Abstract Body: Introduction: Increasing evidence shows that noble gas postconditioning by inhaled Xenon or Argon (Ar) after return of spontaneous circulation (ROSC) improves survival with favorable neurological function. When given during cardiopulmonary resuscitation (CPR), though, i.e. before ROSC, Ar increases cardiac output during chest compressions in a pig and a rat model of cardiac arrest. We believe it does so by decreasing pulmonary resistance as shown in isolated lungs and by decreasing systemic vascular resistance, subject of the present IACUC-approved study on isolated arteries.
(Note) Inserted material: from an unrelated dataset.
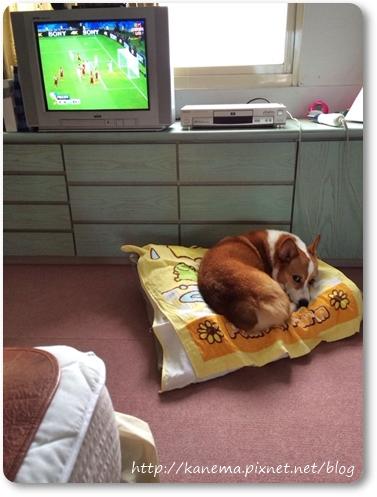 足球孤兒3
Methods: In a first set of experiments, we used pressurized (20 mmHg, no flow) 4^th generation mesenteric arteries isolated freshly from euthanized adult Sprague Dawley rats to measure diameter changes by confocal microscopy. Vessels were super-fused by oxygenated Krebs buffer balanced with 87.5% Ar; 7.5% O₂; 5% CO₂ or 87.5% N₂; 7.5% O₂; 5% CO₂ in a micro-vessel perfusion chamber. To test whether Ar promotes vasodilation through endothelial nitric oxide (NO), we then repeated these experiments in the presence of either the NO synthase inhibitor L-NG-Nitroarginine methyl ester (LN, 0.5 mM) or sodium deoxycholate (SDC, 0.2 mM), a detergent to inactivate endothelial cells and eliminate endothelium-dependent relaxation. All vessels were pre-constricted with 1 µM norepinephrine throughout the experiment and vasoconstricted by 25 mM KCl or vasodilated by 1 µM of the endothelium-independent vasodilator sodium nitroprusside (SNP) at the end. Diameters were normalized to baseline %, data are mean ± SEM. Statistics: ANOVA for repeated measures, p<.05 * vs control.
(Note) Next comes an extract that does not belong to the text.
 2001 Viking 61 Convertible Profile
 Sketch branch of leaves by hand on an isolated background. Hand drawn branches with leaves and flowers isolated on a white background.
Results: Argon increased the diameter by +6.7±1.4%* (n=15) from baseline; KCl decreased it by -5.5±2.3%* (Fig 1). LN (n=6) vs SDC (n=7) alone had no significant effects on diameter: -1.9±1.4% vs -0.4±0.8%, respectively, but abolished dilation by Argon completely: -3.1±1.7% vs -0.6±0.9%, respectively. All vessels still significantly dilated with SNP afterwards: +4.7±1.1%* vs +6.2±1.2%*, respectively.

Conclusion: Argon’s mild but significant vasodilatory effect on peripheral vasculature appears mediated by endothelial NO release. Along with increased cardiac output by improved right-to-left heart flow due to pulmonary vasodilation, it may aid to improved peripheral perfusion during and after cardiac arrest. Future studies will address underlying signaling pathways and clinical applicability in more detail.